SELECTED EXCERPT:
---

Banner

Friday, January 19, 2018

Is it Time to Stop Using the Term “Data Science”?

I would not be opposed to dropping the term “data science” and dissolving it into specialized disciplines. Do not misunderstand, I think the global “data science” movement was necessary and had a positive impact on the curmudgeon corporate world. But the campaign has been won and everybody is bought into the idea. Rather than continuing to evangelize, perhaps we should allow the dust to settle so people can adjust to the change.

Data science professionals, consider no longer burdening yourselves with the heavy title of “data scientist”. Most of us do not have PhD’s or encyclopedic knowledge on every new topic. Maybe we should specialize and relieve ourselves the pressure of having to know everything. Data science has become too broad of a buzzword, and it is so ubiquitous and vague it is practically meaningless. Why would anybody want to take ownership of something so nondescript?

In this article, I want to highlight how “data science” has evolved and why it may be time to fragment it.

The Jabberwocky Effect

In 2010, there was a short-lived but memorable U.S. TV series called Better Off Ted. The show is a silly workplace comedy that lampoons corporate culture to a hyperbolic extent. But one episode, Jabberwocky (Season 1 Episode 12), captures the corporate buzzword effect too accurately.

Ted, the lead character, tries to hide budget for a pet project. When his boss Veronica confronts him, he lies and says the funds went to the revolutionary “Jabberwocky” project, which he vaguely makes up on the spot.

Here’s the funny part though. Rather than clarify what “Jabberwocky” is, Veronica pretends to be “in the know” fearing to look incompetent for being out of the loop. She pushes the nonexistant Jabberwocky project as top priority on the rest of the company. With hilarious results, every leader and employee works on Jabberwocky having no idea what it is, but would never dare admit their ignorance to each other.

Blindsided by how far it escalated, Ted comes clean to Veronica right before they do a keynote on “Jabberwocky”. Veronica tells Ted to proceed anyway because “products are for people who don’t have presentations”.

---

WRITTEN TASKS:
1/ Which U.S. TV series does the post on the term "data science" use to illustrate the corporate buzzword effect?
2/ Repeat word for word the stretch of the post on the term "data science" that opens with the words containing "The Jabberwocky Effect" and closes with "effect too accurately.".

---

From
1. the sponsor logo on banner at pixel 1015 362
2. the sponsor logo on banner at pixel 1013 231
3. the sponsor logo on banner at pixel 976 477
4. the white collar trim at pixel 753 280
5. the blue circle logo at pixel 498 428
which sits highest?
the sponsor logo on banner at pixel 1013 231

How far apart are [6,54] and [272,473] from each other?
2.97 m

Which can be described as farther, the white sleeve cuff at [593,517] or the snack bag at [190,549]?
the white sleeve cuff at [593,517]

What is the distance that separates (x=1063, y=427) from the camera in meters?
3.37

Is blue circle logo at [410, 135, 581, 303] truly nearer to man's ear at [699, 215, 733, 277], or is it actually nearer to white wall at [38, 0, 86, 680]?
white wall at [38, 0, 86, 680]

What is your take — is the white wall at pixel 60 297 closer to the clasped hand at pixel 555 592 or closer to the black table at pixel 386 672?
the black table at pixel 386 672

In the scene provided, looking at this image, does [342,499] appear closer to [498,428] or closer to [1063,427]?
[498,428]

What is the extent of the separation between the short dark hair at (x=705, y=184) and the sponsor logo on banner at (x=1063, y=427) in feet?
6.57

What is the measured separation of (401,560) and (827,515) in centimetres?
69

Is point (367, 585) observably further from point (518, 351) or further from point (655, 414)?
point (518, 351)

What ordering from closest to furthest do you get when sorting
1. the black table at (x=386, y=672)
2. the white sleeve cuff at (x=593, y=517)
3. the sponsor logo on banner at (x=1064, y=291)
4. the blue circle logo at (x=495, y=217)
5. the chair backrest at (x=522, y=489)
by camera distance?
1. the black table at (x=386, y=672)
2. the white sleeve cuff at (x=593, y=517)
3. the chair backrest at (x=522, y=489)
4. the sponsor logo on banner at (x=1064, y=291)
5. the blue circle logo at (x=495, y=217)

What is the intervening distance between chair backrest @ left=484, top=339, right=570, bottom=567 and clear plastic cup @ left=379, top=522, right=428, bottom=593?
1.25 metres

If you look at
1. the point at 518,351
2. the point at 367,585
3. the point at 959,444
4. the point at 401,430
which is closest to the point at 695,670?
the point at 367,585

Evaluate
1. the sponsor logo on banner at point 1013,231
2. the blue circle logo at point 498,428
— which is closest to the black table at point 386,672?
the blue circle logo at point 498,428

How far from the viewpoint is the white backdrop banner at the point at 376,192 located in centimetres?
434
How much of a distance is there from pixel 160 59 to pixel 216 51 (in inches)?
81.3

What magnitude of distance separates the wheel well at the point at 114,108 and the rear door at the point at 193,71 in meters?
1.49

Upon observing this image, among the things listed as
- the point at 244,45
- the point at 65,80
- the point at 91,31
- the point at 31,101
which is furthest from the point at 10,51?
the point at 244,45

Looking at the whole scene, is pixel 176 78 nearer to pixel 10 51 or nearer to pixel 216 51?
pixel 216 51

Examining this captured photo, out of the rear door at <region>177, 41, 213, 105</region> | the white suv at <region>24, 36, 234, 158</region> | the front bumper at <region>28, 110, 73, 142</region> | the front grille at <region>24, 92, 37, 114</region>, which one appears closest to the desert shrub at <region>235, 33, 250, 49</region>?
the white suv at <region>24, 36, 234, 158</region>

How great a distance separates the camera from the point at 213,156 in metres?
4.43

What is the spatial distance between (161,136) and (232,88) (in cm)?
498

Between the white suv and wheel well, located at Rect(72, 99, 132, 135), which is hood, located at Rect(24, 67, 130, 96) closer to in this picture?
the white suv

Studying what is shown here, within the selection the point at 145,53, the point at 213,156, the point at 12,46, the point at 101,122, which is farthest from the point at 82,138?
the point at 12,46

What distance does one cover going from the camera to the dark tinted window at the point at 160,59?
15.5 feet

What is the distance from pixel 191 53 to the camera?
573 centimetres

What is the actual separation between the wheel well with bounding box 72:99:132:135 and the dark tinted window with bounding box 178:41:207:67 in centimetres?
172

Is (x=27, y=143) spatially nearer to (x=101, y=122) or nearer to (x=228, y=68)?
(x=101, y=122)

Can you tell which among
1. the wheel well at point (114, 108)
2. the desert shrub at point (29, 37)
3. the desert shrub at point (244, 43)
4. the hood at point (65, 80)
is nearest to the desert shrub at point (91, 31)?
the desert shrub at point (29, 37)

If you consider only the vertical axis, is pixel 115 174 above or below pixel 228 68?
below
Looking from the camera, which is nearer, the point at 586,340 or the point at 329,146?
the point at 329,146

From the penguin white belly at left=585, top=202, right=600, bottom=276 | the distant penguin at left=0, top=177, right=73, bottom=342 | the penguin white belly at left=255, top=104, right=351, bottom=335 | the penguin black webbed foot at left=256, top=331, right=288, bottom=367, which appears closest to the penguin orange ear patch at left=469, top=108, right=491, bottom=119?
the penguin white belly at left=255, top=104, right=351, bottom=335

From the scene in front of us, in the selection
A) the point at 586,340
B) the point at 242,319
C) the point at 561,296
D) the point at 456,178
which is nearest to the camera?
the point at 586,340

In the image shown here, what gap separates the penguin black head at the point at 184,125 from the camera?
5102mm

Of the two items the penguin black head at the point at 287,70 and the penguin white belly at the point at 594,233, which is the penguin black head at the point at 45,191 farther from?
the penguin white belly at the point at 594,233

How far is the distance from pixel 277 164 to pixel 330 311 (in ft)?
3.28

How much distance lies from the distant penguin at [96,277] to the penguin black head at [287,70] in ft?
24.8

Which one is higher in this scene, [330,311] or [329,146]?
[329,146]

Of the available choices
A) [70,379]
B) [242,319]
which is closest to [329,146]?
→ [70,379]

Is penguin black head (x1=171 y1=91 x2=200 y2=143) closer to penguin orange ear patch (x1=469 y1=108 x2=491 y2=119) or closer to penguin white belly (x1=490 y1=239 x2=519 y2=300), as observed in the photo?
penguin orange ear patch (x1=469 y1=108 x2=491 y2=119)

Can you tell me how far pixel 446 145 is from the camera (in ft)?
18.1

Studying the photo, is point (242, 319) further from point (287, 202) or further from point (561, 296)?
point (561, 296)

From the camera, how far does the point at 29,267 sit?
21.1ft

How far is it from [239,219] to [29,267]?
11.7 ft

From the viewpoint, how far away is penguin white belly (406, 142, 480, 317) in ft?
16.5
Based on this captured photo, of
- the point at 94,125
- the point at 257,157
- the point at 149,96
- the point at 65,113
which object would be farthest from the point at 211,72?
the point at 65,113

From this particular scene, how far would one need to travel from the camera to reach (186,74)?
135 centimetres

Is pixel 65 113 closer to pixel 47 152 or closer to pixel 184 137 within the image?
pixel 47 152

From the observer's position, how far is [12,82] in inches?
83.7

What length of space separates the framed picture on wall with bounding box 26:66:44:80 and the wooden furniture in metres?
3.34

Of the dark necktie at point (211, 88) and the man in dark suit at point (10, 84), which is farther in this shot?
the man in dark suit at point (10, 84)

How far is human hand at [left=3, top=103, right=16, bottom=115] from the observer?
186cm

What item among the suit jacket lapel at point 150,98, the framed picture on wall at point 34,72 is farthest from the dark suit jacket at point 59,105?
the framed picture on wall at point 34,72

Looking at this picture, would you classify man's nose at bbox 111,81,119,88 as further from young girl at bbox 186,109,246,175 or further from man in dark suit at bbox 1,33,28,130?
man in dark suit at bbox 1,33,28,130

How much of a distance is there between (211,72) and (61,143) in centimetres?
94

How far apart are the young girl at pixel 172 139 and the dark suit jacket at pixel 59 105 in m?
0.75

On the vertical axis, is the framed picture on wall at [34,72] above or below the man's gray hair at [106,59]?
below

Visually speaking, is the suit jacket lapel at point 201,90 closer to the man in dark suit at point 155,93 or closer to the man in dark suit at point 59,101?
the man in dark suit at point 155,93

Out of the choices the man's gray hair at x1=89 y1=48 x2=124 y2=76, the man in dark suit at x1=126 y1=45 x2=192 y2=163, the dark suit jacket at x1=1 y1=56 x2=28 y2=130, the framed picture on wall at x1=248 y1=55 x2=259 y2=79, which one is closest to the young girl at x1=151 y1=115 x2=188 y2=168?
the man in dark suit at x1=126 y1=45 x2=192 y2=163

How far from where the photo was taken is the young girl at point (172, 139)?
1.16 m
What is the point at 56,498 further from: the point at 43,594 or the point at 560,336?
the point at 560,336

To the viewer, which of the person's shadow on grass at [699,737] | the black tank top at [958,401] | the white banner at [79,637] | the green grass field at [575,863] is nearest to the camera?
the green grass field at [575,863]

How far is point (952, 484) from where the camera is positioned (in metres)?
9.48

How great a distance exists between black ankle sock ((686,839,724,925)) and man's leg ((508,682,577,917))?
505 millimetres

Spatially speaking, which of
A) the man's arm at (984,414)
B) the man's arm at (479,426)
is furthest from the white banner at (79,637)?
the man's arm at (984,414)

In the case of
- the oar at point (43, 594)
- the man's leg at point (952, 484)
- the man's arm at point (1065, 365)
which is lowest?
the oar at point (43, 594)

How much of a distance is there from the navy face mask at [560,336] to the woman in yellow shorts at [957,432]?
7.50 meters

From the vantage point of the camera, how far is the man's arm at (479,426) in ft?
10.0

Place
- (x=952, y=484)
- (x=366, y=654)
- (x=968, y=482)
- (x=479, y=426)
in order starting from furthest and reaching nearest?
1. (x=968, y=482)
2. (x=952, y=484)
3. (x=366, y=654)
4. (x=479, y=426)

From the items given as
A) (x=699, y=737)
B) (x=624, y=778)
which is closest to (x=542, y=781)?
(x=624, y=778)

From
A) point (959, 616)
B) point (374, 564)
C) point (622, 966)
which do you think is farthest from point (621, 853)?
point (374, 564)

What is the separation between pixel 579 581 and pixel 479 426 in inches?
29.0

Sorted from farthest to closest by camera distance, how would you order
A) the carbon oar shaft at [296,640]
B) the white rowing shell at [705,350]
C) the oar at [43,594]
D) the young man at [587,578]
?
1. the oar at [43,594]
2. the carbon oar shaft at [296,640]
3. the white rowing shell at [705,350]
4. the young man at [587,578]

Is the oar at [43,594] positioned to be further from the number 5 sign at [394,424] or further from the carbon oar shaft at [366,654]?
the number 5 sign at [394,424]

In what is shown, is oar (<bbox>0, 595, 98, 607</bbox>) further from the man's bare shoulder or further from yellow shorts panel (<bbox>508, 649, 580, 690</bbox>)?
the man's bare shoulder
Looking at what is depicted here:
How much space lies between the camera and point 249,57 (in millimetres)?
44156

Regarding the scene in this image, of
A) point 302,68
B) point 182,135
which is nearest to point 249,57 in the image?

---

RESULTS:
1/ Better Off Ted, specifically its episode "Jabberwocky" (Season 1 Episode 12).

2/
The Jabberwocky Effect

In 2010, there was a short-lived but memorable U.S. TV series called Better Off Ted. The show is a silly workplace comedy that lampoons corporate culture to a hyperbolic extent. But one episode, Jabberwocky (Season 1 Episode 12), captures the corporate buzzword effect too accurately.